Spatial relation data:
start

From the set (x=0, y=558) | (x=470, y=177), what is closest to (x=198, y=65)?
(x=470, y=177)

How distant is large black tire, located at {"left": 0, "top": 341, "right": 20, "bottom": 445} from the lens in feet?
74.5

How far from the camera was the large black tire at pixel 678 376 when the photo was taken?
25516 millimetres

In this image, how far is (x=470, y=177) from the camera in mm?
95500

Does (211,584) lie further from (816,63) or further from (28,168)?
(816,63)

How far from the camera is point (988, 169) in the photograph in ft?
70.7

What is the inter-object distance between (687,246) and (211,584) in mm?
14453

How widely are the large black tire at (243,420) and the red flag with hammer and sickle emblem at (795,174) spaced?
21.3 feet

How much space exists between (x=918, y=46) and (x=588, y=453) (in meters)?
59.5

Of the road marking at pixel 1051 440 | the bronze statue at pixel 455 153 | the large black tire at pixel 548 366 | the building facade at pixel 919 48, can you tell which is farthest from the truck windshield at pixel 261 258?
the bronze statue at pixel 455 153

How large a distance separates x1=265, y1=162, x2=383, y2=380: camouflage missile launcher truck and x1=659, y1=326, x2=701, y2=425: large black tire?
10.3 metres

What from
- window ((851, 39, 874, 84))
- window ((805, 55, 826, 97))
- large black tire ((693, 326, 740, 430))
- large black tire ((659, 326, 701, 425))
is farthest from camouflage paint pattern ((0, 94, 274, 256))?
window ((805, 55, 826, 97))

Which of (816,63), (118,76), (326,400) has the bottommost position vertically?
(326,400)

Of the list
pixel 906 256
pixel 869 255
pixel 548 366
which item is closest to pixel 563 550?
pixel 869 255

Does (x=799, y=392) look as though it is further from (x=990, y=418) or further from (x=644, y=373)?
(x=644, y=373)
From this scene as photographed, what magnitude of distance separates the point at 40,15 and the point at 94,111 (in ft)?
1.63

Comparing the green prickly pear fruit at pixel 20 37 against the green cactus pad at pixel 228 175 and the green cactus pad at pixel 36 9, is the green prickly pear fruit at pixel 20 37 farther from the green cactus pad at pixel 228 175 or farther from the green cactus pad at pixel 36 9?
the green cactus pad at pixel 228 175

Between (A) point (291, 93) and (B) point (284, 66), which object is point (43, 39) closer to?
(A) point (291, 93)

end

**The request**. Rewrite in full the entries from the line containing "Between (A) point" through the end of the entries, rescaling the answers by multiplying every coordinate in them by 1.7. Round to whole numbers with halves rounded up, and leave everything outside the answers unchanged.

**Task response**.
Between (A) point (291, 93) and (B) point (284, 66), which object is point (43, 39) closer to?
(A) point (495, 158)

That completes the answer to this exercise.